Bu kişilerin Kıbrıs’ın birleşmesini savunmasıyla alakalı bir durum değildir. İddia edebilirim ki, Kıbrıs’ın birleşmesini savunan gençlerin pek çoğu, Kıbrıs haritasında Dipkarpaz veya Lefke’yi gösterebilecek, ancak Akamas’ı, Poli’yi göstermekte zorlanacaktır. Girne Kalesi’nin, St. Hilarion’un siluetini gördüğünde tanıyacak ancak Baf Kalesi’ni tanıyamayacaktır. Salamis harabelerini pek iyi bilecektir ancak Kurion’u, Hirokitia’yı duymamıştır. Geçtiğimiz haftalarda Mustafa arkadaşımın kaleme aldığı yazıda işaret ettiği gibi Leymosun’un Limasol, İskele’nin Larnaka olması bu yabancılaşmanın bir tezahürüdür.
Bunun eğitimden kaynaklanan ve yine eğitimle düzeltilmesi gereken bir durum olduğu savunulabilir. Ancak konuyla ilgili aktif bir girişim gerekmesi, bu girişim ne kadar haklı bulunursa bulunsun, bunun kimlik algısının doğal eğilimi dışında bir kimlik mühendisliği örneği olacağı anlamına gelir. 21. yüzyılda Kuzey Kıbrıs’ta yetişen gençlerin, bilinçli olarak kendisini tüm Kıbrıs’a ait gördüğünü iddia etse de, bu iddianın karşılığını verecek şekilde tüm adaya aidiyet duyması pek zordur.
Kaldı ki eğitimle kuzeydeki şehirlerle, bölgelerle bağların güçlü tutulmaya çalışıldığı Rum toplumuna bakmak durumu daha da iyi ortaya koymaktadır. Her ne kadar kuzeydeki şehirleri, kültürel miraslarını bilseler, “işgal altındaki topraklarının özgürleşmesi” için bir istek duysalar da, Kuzey Kıbrıs’taki mekânlar Kıbrıslı Rum gençlerin tecrübelerinde önemli yer tutmamaktadır. Girne Kalesi’nin varlığını, zamanında gönderine Yunan bayrağının çekildiğini, ailelerinin Girne kökenli olduğunu bilmek elbette ki gençlerde etkiye sahiptir. Ancak yaşanmışlıklarla bezenmemiş bu etki, daha ziyade semantik bir bilgiden bir ibarettir. Mesela ailesi Esentepe göçmeni olan bir arkadaşımın köyünü ziyareti, ilginç bir tecrübe olsa da duygusal olarak anlamlı olmamış, aidiyet duygusu uyandırmamıştır.
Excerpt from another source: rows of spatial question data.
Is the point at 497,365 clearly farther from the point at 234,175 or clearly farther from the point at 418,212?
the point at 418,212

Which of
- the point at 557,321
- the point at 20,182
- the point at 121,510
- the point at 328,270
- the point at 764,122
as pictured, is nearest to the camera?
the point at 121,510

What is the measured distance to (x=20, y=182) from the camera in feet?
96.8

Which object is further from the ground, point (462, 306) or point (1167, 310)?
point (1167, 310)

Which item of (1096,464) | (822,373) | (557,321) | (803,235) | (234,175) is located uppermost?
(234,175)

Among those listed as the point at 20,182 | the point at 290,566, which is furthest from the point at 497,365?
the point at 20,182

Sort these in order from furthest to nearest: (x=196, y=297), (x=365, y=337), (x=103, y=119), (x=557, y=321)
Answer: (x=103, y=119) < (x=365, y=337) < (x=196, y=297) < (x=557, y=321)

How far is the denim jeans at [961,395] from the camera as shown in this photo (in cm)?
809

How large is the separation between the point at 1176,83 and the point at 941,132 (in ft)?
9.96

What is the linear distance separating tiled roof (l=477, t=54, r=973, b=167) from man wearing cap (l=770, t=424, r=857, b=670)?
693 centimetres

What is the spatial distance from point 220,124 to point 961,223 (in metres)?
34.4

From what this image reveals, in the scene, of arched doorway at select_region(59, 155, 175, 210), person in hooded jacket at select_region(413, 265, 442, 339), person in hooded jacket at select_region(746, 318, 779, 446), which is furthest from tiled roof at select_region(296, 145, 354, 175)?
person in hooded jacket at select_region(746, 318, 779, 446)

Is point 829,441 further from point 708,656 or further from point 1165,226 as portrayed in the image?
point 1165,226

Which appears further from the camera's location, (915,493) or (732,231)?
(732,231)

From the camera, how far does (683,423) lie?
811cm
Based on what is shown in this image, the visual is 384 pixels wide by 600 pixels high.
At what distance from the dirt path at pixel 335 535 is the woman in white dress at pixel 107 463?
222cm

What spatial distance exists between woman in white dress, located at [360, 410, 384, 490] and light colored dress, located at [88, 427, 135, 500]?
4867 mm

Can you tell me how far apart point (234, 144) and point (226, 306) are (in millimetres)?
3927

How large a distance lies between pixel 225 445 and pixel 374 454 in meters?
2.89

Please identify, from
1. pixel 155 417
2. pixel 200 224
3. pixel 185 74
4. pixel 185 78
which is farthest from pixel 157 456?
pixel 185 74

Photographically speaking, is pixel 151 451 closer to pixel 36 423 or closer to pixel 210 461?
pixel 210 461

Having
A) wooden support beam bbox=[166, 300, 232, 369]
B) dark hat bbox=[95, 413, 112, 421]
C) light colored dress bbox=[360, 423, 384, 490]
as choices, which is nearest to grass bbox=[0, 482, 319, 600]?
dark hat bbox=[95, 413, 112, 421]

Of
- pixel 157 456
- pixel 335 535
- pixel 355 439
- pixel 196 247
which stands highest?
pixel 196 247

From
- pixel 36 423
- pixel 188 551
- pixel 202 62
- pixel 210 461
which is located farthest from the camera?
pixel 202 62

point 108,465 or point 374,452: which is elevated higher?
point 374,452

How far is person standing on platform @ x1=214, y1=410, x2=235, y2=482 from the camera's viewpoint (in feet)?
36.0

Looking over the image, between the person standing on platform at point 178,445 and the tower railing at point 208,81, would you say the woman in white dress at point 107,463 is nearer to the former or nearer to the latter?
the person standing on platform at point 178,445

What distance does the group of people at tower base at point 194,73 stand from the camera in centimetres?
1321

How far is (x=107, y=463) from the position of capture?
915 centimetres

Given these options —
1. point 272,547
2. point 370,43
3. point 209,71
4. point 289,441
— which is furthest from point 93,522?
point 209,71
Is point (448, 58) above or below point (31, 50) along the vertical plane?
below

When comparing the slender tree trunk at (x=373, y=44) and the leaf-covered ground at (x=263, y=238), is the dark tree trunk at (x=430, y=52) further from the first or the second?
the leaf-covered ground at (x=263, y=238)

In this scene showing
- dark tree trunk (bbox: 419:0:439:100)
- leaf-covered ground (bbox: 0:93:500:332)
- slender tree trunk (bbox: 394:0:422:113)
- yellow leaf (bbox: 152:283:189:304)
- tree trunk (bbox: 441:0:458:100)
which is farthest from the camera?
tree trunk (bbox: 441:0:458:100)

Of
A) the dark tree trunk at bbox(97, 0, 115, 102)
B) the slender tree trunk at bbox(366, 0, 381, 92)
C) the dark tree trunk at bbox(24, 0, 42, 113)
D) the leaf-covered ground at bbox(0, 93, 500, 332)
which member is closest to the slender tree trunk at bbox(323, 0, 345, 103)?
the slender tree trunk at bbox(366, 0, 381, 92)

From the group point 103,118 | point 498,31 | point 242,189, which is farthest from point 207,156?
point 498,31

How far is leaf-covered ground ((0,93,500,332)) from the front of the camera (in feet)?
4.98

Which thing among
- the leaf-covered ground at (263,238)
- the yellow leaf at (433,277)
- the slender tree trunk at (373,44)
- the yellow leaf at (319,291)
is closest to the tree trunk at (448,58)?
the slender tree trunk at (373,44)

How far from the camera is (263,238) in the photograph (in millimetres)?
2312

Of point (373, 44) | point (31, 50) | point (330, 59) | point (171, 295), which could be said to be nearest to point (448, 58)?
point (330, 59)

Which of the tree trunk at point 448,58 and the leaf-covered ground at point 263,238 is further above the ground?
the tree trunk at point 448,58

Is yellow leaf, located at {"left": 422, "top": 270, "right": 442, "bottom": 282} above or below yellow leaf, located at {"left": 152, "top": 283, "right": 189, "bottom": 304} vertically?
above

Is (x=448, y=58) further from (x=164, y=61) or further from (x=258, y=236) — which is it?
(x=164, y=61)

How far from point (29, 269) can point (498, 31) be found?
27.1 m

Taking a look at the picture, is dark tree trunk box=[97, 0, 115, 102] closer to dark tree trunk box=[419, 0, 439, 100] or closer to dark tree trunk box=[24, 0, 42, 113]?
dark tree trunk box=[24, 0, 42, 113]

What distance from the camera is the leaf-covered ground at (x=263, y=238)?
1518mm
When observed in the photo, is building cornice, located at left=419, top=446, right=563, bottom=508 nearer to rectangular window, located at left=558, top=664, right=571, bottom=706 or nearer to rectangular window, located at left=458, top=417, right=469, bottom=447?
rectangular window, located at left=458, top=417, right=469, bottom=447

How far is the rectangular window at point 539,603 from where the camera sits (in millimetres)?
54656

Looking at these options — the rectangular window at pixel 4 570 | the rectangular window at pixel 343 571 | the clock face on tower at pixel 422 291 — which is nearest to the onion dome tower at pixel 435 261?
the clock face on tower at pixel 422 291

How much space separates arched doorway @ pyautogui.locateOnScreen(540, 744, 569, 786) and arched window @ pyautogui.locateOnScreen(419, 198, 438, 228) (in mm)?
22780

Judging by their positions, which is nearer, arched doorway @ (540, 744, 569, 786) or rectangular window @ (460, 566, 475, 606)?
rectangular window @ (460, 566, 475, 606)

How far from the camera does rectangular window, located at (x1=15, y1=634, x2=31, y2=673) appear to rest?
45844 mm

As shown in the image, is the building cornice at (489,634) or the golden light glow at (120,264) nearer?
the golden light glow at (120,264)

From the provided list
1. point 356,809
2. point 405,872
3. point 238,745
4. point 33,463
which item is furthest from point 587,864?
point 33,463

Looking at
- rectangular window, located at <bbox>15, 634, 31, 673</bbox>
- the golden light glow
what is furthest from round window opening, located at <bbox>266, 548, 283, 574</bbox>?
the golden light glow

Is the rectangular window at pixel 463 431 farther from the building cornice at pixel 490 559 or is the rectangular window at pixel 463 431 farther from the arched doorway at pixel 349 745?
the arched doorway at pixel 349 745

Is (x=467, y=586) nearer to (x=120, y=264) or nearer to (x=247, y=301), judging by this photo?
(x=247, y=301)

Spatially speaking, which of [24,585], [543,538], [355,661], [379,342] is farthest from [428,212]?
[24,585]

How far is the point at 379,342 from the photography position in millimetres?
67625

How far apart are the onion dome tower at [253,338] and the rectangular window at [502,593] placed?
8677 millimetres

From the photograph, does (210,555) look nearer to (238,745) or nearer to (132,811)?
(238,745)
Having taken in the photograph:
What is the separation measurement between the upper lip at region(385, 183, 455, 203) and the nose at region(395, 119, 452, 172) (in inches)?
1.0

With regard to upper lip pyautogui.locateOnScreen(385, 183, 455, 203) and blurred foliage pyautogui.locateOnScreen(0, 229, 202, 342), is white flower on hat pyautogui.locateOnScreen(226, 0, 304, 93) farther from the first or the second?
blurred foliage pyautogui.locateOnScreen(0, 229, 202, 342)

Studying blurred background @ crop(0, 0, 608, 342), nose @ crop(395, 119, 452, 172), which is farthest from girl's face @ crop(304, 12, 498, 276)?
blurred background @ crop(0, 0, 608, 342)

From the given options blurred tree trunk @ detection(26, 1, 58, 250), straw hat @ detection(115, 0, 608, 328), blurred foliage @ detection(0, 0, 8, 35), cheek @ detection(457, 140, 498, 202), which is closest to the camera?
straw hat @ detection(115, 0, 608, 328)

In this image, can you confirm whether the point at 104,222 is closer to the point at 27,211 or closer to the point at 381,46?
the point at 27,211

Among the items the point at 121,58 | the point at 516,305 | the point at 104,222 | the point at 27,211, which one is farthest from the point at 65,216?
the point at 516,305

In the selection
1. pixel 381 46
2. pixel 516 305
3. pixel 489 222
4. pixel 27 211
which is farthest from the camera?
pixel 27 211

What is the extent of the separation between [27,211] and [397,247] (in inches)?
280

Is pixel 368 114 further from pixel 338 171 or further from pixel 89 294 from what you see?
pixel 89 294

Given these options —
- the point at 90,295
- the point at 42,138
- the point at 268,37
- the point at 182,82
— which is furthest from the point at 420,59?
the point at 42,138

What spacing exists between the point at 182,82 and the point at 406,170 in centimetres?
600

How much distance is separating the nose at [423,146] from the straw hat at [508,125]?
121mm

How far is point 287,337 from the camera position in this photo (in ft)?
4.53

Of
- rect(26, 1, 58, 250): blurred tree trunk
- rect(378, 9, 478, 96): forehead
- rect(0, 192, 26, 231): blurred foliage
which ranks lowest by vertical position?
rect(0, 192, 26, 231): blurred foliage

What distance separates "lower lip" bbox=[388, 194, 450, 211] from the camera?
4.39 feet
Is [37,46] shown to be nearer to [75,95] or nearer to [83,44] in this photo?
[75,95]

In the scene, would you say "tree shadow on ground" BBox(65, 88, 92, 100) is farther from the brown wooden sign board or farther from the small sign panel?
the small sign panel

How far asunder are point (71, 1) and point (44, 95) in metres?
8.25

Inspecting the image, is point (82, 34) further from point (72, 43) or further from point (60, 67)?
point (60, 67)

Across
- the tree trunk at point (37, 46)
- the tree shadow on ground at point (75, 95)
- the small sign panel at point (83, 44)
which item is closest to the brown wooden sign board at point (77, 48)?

Kıbrıslı Rum gençler arasındaki referans noktası, söylenmesi her ne kadar tabu olsa da Güney Kıbrıs’tır.
Gitmesek de, görmesek de… Bir yerden sonra o köy bizim köyümüz olmaz. Gözden ırak olan gönülden de ırak olur.
Bu dediklerim elbette evrensel gerçekler değildir. Gerek Kıbrıslı Türk, gerek Kıbrıslı Rum gençler içerisinde yetiştirilişlerinden mütevellit veya bilinçli çabalarla bu referans noktalarını değiştirebilenler olmuştur. Ancak bunlar normdan ziyade istisnadır.
“Kuzey Kıbrıslılık” bilinci, 44 yıldır bu coğrafyada kendine yer bulmuş insanlar ve onların çocuklarını, hem de yukarıdaki yazı dizisinde “Kıbrıs Türk halkı” kavramının yetersizliğine alamet olarak gösterilen geleneksel tanımların ötesinde yer alan kimlik tanımlamalarını içinde barındırabilecek bir mefhumdur. Kıbrıslı Türklere özgü değildir. Bu nedenle de üzerinde durulması gerekir.
Ancak bunların tamamı kişisel gözlemler ve anekdotal noktalardan ibarettir. Bu da elbette ki bilimsellikten çok uzaktır. Belirttiğim üzere çok sayıda istisna olabilir veya gözlemlerim kendimin bir göçmen çocuğu olmamasının da etkisiyle tek taraflı olabilir. Bu yazının başlığının bir soru cümlesi olması da bundandır. Özellikle göçmenlerin çocuklarının ve torunlarının aidiyet hisleriyle ilgili çok ilginç bilimsel çalışmalar ortaya konulabilir.
Ailelerinde göçmenlik tecrübesi olan genç arkadaşlarımızın aidiyet duygularıyla ilgili anlatılarının Tabella’da yer almasını çok isterim.